There are multiple approaches to this
$$\lim_{x\to a}\frac{f(x)}{g(x)}=\lim_{x\to a}\frac{f(x)-0}{g(x)-0}$$
\(\because f(a)=g(a)=0\)
$$ \begin{align*} \lim_{x\to a}\frac{f(x)}{g(x)}&=\lim_{x\to a}\frac{f(x)-f(a)}{g(x)-g(a)}\\\\ &=\lim_{x\to a}\left(\frac{\space\space\dfrac{f(x)-f(a)}{x-a}\space\space}{\dfrac{g(x)-g(a)}{x-a}}\right)\\\\ &=\frac{\displaystyle\lim_{x\to a}\left(\dfrac{f(x)-f(a)}{x-a}\right)}{\displaystyle\lim_{x\to a}\left(\dfrac{g(x)-g(a)}{x-a}\right)} \end{align*} $$
By definition \(f’(a)=\displaystyle\lim_{x\to a}\dfrac{f(x)-f(a)}{x-a}\)
$$\therefore\quad\lim_{x\to a}\frac{f(x)}{g(x)}=\frac{f’(a)}{g’(a)}=\lim_{x\to a}\frac{f’(x)}{g’(x)}$$
It works, but it’s average, and not especially pleasant to look at. There’s a less generic way to do it, which in my opinion is really cool.

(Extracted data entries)
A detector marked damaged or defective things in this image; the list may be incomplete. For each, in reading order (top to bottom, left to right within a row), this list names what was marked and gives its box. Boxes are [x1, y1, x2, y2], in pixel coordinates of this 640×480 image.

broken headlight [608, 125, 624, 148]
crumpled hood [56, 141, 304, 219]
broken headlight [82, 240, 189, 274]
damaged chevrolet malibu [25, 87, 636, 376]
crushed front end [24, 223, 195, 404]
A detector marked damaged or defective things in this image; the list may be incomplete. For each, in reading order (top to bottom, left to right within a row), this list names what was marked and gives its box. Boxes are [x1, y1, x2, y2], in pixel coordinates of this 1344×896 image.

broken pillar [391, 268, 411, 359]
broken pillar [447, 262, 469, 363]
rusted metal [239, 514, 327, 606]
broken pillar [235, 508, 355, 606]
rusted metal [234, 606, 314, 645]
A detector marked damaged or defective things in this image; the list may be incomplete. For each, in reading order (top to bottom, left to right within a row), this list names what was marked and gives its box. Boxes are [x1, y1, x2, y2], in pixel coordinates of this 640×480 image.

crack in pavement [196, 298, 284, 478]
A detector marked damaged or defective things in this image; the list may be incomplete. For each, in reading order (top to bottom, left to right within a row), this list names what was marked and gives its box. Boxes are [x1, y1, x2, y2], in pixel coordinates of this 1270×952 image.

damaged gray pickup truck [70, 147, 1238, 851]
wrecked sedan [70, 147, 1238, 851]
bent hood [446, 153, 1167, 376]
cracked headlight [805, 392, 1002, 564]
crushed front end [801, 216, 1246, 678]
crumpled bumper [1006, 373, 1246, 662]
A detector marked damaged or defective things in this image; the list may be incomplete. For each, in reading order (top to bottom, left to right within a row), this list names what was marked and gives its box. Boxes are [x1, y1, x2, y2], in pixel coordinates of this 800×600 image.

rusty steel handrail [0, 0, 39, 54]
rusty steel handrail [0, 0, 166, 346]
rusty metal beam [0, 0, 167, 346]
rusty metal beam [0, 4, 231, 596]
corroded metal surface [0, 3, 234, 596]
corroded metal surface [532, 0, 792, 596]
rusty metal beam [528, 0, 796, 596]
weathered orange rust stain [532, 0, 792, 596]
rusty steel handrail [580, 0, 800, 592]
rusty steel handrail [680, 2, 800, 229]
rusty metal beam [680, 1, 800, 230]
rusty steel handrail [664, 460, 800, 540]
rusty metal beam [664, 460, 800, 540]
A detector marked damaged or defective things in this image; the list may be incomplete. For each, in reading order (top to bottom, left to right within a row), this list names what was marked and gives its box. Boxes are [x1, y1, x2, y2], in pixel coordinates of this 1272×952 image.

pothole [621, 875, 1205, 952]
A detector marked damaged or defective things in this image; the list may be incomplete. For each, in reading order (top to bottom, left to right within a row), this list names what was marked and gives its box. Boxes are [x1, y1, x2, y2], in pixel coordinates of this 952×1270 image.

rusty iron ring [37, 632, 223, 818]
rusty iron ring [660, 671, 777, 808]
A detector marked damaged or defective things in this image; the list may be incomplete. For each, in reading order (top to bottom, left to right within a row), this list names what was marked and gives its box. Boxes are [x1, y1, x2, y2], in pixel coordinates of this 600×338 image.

* _Tasks to perform_:
A) Reproduce the limit derivation from "There are multiple" to "is really cool.".
B) Render the sentence "There’s a less generic way to do it, which in my opinion is really cool." from the limit derivation into Spanish.

* _Written responses_:
A)
There are multiple approaches to this
$$\lim_{x\to a}\frac{f(x)}{g(x)}=\lim_{x\to a}\frac{f(x)-0}{g(x)-0}$$
\(\because f(a)=g(a)=0\)
$$ \begin{align*} \lim_{x\to a}\frac{f(x)}{g(x)}&=\lim_{x\to a}\frac{f(x)-f(a)}{g(x)-g(a)}\\\\ &=\lim_{x\to a}\left(\frac{\space\space\dfrac{f(x)-f(a)}{x-a}\space\space}{\dfrac{g(x)-g(a)}{x-a}}\right)\\\\ &=\frac{\displaystyle\lim_{x\to a}\left(\dfrac{f(x)-f(a)}{x-a}\right)}{\displaystyle\lim_{x\to a}\left(\dfrac{g(x)-g(a)}{x-a}\right)} \end{align*} $$
By definition \(f’(a)=\displaystyle\lim_{x\to a}\dfrac{f(x)-f(a)}{x-a}\)
$$\therefore\quad\lim_{x\to a}\frac{f(x)}{g(x)}=\frac{f’(a)}{g’(a)}=\lim_{x\to a}\frac{f’(x)}{g’(x)}$$
It works, but it’s average, and not especially pleasant to look at. There’s a less generic way to do it, which in my opinion is really cool.

B) Hay una forma menos genérica de hacerlo que, en mi opinión, es realmente genial.